§ Text block
----------------

With dreams to be an architect, Bohus didn’t see swimming in his future however, every time he was about to step away, he reached a new time or swam better than his teammates. Every time Bohus promised himself, “just one more year” he couldn’t pull himself away from success. He qualified for the Junior Europeans twice and swam all the way up to the biggest stage in the world.
But, rather than swimming itslef, perhaps Bohus’ ultimate passion was the very challenge. That's what rekindled the backstroker's dying interest.
“Whenever I broke my arms the first thing that popped into my mind was ‘Can I make it back to the Olympics with four months less than the other guys have?’” Bohus said. “I think of it as a challenge. The surgeries and the injuries, they made me motivated again because I just wanted to prove to myself that I could come back together.”
In Bohus’ first two weeks back from surgery, he swam well against Wyoming and Stanford. The third meet, however, against perennially strong Arizona, was be the stage where he proved himself to Bowman for the first time.
"I think he is both passionate about swimming and both loves competiting. When we were children, we always made a competition about everything, and neither of us likes to lose, so we had some serious races," Gergely Bohus said.
Unable to pull as much with his shoulders, Bohus used his stronger arms to tear through the water and break the school record he set his freshman year at ASU.
“It's so much more motivating when you have the best environment, the best coaches,” Bohus said. “I was so pumped up like I wanted to show how fired up I was about the whole situation.”
Bohus felt a ping of ambition. A feeling he had not felt since before his injuries. A feeling he attributed to determination and constant visualization.
“A month before a big competition, I go to bed and I swim in my head,” Bohus said. “Whatever I want to fix, I'm trying to make it a memory so when I'm swimming in my unconscious during the race and can't remember anything, I know it was as perfect as I planned it. If I remember a couple moments, I know it wasn't going as I planned.”

----------------

§ Entries provided
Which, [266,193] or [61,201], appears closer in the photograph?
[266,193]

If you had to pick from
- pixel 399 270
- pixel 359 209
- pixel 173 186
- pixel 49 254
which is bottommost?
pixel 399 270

----------------

§ Apply what you read
(A) Give again the part of the passage about Bohus that starts with "In Bohus’ first" and goes on through "year at ASU.".
(B) Name every team that the passage about Bohus says he swam against after returning from surgery.
(C) According to the passage about Bohus, how many times did he qualify for the Junior Europeans?
The lines come from a separate source, not from the passage about Bohus.

§ Your written answers
(A)
In Bohus’ first two weeks back from surgery, he swam well against Wyoming and Stanford. The third meet, however, against perennially strong Arizona, was be the stage where he proved himself to Bowman for the first time.
"I think he is both passionate about swimming and both loves competiting. When we were children, we always made a competition about everything, and neither of us likes to lose, so we had some serious races," Gergely Bohus said.
Unable to pull as much with his shoulders, Bohus used his stronger arms to tear through the water and break the school record he set his freshman year at ASU.

(B) Wyoming, Stanford, Arizona

(C) Twice.